Rédigé par Babou Bitèye | Mardi 3 Avril 2007 à 14:40

           

A lire ou à entendre certains analystes, il suffit de remplacer les responsables associatifs musulmans actuels en France, de mettre à leur place d’autres qui sont nés ou qui ont grandi en France, pour que les choses aillent bien dans le meilleur des mondes. Ce point de vue mérite respect mais il ne peut être aucunement exempt de discussion.



Car avec ce point de vue, nous avons l’impression qu’il suffit d’être né ou d'avoir grandi en France pour être naturellement bon et disposer de toutes les qualités nécessaires pour diriger une organisation, une association de musulmans. Et, a contrario, il suffit d’être né ailleurs pour avoir toutes les tares : complexe d’infériorité, hantise de l’expulsion, manque de compréhension de la société française, méconnaissance de la langue française! Au-delà des clichés que ces insinuations peuvent entretenir je pense qu’une connaissance réelle des dynamiques associatives musulmanes démentirait cette approche binaire qui ne fait que le bonheur de certains courants hostiles à la réussite de ces dynamiques associatives, malgré les obstacles qu’elles rencontrent.

Il est nécessaire de rappeler que la plupart des responsables d’associations musulmanes en France sont Français même si leurs parents ne le sont pas. Veut-on simplement établir une préférence nationale entre les responsables musulmans qui sont nés ici et ceux qui sont nés ailleurs ? Autrement, si les tenants de ce discours sont favorables au jus soli, qu’ils le disent ouvertement et assument leurs responsabilités.

Les responsables du culte musulman sont confrontés, dans la plupart des villes, à des problèmes qui appellent des solutions concrètes : refus subjectifs de maires à leur délivrer des permis de construire ; recherche des financements à la construction de lieux de culte qui coûtent chères (des millions d’euros face à une communauté dont la situation socio économique est extrêmement fragile et précaire) nécessitant de sillonner la France des mois durant, voire des années pour des collectes afin de réunir l’argent nécessaire; assurer l’encadrement des fidèles dans leur démarche spirituelle (des demandes qui ne sont pas médiatisées et qui demandent énormément d’investissement humains et financiers) : imamat dans les mosquées (avec les cours, l’accompagnement spirituel, moral, psychologique, etc.) ; il faut des aumôniers dans les prisons où les musulmans sont de loin les moins servis par rapport aux autres cultes ; des aumôniers pour les hôpitaux ; des aumôniers pour les armées ; il faut s’engager dans le dialogue interreligieux afin de promouvoir l’échange et favoriser la paix sociale, etc. Les demandes sont multiples et il n'y a pas suffisamment de ressources humaines pour assurer ces services. Car face à ceux qui agissent, nous avons ceux qui constatent, qui se lamentent, qui donnent des leçons, qui se spécialisent dans les critiques destructives.

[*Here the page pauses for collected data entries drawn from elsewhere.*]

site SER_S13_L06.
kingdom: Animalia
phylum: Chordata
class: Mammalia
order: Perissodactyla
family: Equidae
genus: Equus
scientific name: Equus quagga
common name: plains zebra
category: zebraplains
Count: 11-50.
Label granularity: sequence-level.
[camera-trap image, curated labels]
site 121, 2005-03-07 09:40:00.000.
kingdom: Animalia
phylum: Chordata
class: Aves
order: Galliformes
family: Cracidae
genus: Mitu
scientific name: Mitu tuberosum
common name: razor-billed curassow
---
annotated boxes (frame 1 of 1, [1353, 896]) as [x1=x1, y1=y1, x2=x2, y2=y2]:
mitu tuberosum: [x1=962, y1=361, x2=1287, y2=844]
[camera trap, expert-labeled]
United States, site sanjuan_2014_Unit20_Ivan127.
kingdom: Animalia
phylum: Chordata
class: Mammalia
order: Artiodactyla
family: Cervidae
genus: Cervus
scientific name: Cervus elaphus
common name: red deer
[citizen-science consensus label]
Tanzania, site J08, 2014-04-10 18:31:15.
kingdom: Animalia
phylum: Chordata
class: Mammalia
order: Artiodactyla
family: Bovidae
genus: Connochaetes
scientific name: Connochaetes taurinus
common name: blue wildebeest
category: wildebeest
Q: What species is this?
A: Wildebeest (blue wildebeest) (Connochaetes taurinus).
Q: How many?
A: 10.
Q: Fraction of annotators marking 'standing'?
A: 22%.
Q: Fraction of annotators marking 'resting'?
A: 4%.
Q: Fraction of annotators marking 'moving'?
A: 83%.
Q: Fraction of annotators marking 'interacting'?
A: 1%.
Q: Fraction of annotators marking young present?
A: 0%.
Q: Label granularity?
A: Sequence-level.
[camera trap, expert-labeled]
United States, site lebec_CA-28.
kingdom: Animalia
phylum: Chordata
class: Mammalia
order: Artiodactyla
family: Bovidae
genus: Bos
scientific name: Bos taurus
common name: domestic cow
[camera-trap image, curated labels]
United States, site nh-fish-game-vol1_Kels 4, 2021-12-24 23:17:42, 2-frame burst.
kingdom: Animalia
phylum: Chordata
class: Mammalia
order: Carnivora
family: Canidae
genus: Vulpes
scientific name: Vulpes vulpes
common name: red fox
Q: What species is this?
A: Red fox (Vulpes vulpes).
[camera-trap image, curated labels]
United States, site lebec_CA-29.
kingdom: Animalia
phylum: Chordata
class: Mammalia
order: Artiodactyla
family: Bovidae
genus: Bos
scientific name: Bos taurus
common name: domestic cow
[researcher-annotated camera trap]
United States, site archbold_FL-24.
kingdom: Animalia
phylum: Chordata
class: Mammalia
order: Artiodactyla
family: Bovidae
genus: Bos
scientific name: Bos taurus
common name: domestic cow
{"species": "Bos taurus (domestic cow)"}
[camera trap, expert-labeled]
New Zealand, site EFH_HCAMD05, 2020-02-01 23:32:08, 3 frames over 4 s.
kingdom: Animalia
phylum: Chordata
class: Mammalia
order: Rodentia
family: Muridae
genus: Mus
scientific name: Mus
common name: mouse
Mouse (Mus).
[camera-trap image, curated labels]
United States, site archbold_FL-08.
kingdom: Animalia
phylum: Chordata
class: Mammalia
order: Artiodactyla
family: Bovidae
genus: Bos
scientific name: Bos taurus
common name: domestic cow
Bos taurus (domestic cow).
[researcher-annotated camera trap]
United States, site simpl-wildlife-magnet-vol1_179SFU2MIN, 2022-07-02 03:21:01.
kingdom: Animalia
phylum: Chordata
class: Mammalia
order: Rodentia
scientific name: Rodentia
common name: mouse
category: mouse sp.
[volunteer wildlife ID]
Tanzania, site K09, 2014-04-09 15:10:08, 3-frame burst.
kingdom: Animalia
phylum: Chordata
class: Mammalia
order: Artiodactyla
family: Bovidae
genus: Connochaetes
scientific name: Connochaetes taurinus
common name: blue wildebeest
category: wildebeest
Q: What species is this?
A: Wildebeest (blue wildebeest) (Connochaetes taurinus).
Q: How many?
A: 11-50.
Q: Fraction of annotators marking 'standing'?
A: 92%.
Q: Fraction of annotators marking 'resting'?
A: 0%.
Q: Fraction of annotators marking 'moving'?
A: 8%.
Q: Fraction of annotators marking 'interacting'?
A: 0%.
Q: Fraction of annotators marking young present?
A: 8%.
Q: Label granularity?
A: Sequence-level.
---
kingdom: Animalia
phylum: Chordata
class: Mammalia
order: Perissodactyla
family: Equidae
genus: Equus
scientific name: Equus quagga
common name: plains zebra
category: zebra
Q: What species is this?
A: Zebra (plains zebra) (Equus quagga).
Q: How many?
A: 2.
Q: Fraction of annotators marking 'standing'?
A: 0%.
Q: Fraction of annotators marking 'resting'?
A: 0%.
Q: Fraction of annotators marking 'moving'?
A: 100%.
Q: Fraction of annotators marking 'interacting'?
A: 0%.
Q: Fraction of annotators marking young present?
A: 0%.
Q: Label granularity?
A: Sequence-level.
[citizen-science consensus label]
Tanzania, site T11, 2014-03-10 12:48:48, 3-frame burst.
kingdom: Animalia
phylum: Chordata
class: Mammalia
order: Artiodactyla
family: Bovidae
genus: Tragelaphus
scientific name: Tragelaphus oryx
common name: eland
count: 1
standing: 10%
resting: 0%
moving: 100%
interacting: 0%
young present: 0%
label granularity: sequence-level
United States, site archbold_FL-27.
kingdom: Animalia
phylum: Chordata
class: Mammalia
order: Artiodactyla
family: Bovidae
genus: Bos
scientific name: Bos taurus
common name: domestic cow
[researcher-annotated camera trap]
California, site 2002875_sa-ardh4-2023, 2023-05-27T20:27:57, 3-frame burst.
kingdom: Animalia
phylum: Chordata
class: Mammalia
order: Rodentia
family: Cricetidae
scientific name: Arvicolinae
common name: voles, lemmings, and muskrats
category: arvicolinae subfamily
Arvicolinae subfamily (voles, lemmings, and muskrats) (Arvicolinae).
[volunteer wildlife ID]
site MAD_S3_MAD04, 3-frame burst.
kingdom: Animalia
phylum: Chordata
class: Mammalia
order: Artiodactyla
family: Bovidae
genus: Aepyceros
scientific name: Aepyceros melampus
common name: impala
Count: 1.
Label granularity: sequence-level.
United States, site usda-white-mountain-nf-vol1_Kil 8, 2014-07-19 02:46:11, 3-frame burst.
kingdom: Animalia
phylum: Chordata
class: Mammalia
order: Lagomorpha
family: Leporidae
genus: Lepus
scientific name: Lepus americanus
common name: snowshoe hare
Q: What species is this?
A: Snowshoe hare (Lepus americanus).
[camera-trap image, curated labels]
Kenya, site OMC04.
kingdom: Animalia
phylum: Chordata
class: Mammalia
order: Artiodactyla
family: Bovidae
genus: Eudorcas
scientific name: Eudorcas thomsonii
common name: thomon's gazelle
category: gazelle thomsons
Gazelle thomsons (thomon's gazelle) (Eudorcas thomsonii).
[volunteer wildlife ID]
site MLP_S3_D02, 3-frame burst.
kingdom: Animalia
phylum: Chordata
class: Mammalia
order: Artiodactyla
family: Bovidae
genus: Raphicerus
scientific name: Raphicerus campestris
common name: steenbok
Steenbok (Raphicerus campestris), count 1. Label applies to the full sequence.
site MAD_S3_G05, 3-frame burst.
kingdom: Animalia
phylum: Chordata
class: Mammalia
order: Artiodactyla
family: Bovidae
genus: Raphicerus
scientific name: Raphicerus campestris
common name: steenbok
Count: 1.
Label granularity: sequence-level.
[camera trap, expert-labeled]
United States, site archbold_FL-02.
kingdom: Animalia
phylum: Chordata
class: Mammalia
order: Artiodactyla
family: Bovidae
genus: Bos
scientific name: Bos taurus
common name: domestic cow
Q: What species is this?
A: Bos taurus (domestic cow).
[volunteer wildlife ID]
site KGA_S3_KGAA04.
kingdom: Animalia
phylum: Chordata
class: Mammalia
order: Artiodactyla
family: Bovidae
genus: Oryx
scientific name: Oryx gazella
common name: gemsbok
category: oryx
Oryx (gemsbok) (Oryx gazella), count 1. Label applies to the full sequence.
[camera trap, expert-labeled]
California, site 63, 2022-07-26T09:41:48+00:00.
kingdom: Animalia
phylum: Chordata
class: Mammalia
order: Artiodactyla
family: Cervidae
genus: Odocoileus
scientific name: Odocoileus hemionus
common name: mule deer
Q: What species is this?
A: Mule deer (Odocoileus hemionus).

Certes l'islam de France n’est pas toujours traité sur le même pied d'égalité que les autres cultes, et les raisons sont multiples et connues (ce qui n’est pas l’objet de cet article) : le poids de l’histoire, les préjugés, etc. Certes, il faut dénoncer cette situation qui n’est pas en adéquation avec les valeurs de la République qui prônent l’égalité de traitement entre tous les citoyens quelle que soit leur religion. Une raison de plus pour se battre afin d’arracher ses droits, comme vient de le démontrer l’exemple récent du lycée Al Kindi, dont il faut saluer au passage le courage, la persévérance et la pugnacité des responsables.

Il ne faut pas confondre intellectuel et acteur social ou politique même si l’on peut avoir les deux casquettes. « L’intellectuel est celui qui essaie d’élaborer une pensée qui lui est propre, même s’il y a une part d’illusion » disait Max Gallo. L'intellectuel émet des vœux, des ambitions. L'acteur social est dans une logique d’action c'est-à-dire du comment faire pour réaliser ses idéaux, ses objectifs face aux nombreuses contraintes qui échappent souvent à l'intellectuel.

Des obstacles peuvent empêcher l’homme d’action de réaliser ses idéaux sans que, pour autant, il y ait renoncé. son action est déterminée par sa volonté de réaliser ses desseins. Mais entre le discours et la réalité, il y a souvent un désert à traverser.
A travers le modèle prophétique et l'héritage que nous ont laissé les musulmans du Moyen Age, nous apprenons que pour changer une situation il faut toujours investir à la fois le Verbe et l’Action ; l’un ne peut aller sans l’autre. Aujourd'hui en France, il manque dans nos débats les questions de fond que sont les priorités, les méthodes de travail, les stratégies, sur lesquels on peut diverger ; c’est là qu'est le vrai débat et non sur l’origine ou l’identité des personnes. Ne nous laissons pas distraire. La question de nationalité est un faux débat dans celui de la gestion de l’islam de France. Et nous devons être vigilants face à la posture qui tend à « fronationaliser » le discours des musulmans de France.

Les responsables doivent être critiqués et ce n’est qu’à leur honneur, parce qu’ils ne sont pas infaillibles. Il faut reconnaître qu’il existe des divergences dans l’approche et la gestion de l’islam de France entre les différents courants de pensée en France. Ces divergences, normales sont à l’honneur de cette communauté, car elles témoignent de sa maturité et de sa diversité. Ce qui empoisonne les échanges c’est l’attitude qui consiste à dire, que ce soit exprimé ou pas, tous ceux qui ne voient pas les choses comme moi sont contre moi, ou sont dans le délire, ou bien sont des complexés, des immatures ou même des traîtres pactisant avec le diable, ce qui n’est, à mon sens, que l’expression d’une reconnaissance de façade du pluralisme.

Les responsables de l’Islam de France sont obligés de travailler avec les politiques et avec toutes les autres composantes de la société française. Et travailler avec l’autre nécessite des discussions, des concessions, c’est une réalité humaine. L’islam de France a besoin de femmes et d’hommes, quelles que soient leurs origines et quelles que soient leurs nationalités, soucieux de l’intérêt de la communauté musulmane en particulier et de celui de la communauté nationale en général.